DIRECTIVE | Reproduce, character for character, the lines of the listing from the one containing "Пам'ять DDR4 2x16GB/3200" through the one containing "BERU Distributor Cap", inclusive.

SUPPLIED RECORDS |
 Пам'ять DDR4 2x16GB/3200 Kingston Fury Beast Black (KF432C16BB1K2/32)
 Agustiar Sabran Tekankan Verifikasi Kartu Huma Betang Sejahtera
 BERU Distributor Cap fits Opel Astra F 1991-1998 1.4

---

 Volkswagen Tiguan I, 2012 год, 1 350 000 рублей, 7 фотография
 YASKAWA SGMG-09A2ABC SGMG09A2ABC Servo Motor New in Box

TASK ANSWER |
 Пам'ять DDR4 2x16GB/3200 Kingston Fury Beast Black (KF432C16BB1K2/32)
 Agustiar Sabran Tekankan Verifikasi Kartu Huma Betang Sejahtera
 BERU Distributor Cap fits Opel Astra F 1991-1998 1.4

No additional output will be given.